Note that they think they need a couple of years to even match FreeBSD's network proficiency. With a lot of staff. And, of course, it _is_ a fast moving target.


----------



## SirDice (Aug 7, 2014)

DutchDaemon said:
			
		

> Note that they think they need a couple of years to even match FreeBSD's network proficiency. With a lot of staff.


Not impossible to do of course. Facebook does have very, very deep pockets and can easily afford highly trained engineers. I think the biggest question is, would those changes be allowed to be added to the Linux kernel? They can change whatever they want but Linus (and others) may not agree with their modifications. I think that would be their greatest hurdle.


----------



## NewGuy (Aug 7, 2014)

SirDice said:
			
		

> So, why don't they just use FreeBSD instead?



I would think the answer would be painfully obvious. Facebook has thousands, possibly millions, of servers running Linux. These servers have been working well for Facebook for years. Hacking together a slightly better network stack for Linux will be much much less expensive than replacing all those servers with FreeBSD. Plus, FreeBSD would have to be customized and all the Facebook-specific tools would have to be ported. So the Facebook team can either make some adjustments to one small aspect of Linux to get what they want, or they could completely replace their massive infrastructure and then work on all the issues FreeBSD will bring to the table.

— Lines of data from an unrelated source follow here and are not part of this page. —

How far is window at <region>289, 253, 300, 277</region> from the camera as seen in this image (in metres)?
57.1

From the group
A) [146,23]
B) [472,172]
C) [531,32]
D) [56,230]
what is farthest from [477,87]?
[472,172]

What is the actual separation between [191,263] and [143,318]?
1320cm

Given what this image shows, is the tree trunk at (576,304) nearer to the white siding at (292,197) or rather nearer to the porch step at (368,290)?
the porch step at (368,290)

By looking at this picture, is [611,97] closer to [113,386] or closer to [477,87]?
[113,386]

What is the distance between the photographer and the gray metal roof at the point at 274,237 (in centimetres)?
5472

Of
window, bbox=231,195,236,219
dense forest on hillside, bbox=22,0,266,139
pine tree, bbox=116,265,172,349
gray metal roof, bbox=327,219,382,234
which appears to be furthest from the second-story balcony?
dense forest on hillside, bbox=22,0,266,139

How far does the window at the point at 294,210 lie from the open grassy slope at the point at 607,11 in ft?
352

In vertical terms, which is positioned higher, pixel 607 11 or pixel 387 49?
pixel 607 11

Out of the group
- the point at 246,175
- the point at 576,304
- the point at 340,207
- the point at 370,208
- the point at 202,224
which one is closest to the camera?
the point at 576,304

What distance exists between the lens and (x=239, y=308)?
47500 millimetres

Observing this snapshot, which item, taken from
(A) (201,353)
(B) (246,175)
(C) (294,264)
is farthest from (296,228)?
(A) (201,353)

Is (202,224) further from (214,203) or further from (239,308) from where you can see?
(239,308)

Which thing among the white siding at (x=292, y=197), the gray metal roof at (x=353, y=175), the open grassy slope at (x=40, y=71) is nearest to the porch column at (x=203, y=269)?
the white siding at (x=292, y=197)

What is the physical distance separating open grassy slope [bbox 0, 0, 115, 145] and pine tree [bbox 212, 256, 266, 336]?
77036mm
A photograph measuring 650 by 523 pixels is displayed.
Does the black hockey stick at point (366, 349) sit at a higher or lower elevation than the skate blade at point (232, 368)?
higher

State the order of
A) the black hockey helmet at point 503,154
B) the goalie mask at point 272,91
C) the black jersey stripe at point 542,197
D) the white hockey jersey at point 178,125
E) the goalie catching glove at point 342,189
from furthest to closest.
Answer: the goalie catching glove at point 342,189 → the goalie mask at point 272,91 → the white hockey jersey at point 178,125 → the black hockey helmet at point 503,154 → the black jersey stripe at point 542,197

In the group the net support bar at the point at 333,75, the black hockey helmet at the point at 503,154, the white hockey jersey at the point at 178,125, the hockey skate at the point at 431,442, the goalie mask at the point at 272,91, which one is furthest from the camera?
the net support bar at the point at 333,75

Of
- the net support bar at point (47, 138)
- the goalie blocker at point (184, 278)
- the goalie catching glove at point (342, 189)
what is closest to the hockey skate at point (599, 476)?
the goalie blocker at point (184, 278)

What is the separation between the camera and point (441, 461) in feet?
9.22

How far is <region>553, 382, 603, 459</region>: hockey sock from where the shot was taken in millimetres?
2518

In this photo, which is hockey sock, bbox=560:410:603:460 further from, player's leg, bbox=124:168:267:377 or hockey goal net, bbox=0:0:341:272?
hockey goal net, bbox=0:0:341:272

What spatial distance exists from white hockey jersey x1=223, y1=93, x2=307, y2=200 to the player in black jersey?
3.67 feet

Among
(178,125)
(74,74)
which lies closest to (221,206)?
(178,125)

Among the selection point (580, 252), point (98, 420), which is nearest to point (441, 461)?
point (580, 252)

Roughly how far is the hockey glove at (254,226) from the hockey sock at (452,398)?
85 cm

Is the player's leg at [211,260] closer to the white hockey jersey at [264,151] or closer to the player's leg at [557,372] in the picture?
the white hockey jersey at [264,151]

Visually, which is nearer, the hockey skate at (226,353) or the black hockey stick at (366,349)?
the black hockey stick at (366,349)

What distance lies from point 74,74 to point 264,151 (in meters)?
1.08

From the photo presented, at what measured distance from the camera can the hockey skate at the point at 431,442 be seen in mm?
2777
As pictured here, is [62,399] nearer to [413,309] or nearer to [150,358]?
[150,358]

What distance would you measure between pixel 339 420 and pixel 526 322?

I'm not saying FreeBSD is bad or needs fixing, I'm pointing out Facebook is a highly customized environment and one cannot simply drop in a replacement. Any OS would have to be tweaked and customized in order to replace what Facebook already has in place. Then there would be testing and retraining for all the admins... In short, they can spend around a million dollars improving Linux or they can spend hundreds of millions switching to FreeBSD, the solution here is obvious.

Also, I would like to point out the title of this thread is wrong. Facebook does not want its Linux network stack to be "as good as FreeBSD". The ad clearly says they want to make the Linux network stack better than FreeBSD's. Obviously you cannot get that effect by simply adopting the technology you want to be better than. Since they want something better than FreeBSD they would need to re-write the networking stack regardless of which OS they were running.


----------



## DutchDaemon (Aug 7, 2014)

The ad says "rival or exceed". So, at least as good as FreeBSD's. And yes, of course the title is facetious.


----------



## protocelt (Aug 7, 2014)

It's still nice to see an extremely Linux centric company talk about the superiority of the FreeBSD network stack. It still surprises me sometimes how many new startup companies go with Linux given the corporate friendly nature of FreeBSD. Not that there's anything wrong with that per se, but there are a few places where FreeBSD just makes more sense.

--
@@fonz - Doh! Thanks  :r


----------



## NewGuy (Aug 7, 2014)

protocelt said:
			
		

> It still surprises me sometimes how many new startup companies go with Linux given the corporate friendly nature of FreeBSD. Not that there's anything wrong with that per se, but there are a few places where FreeBSD just makes more sense.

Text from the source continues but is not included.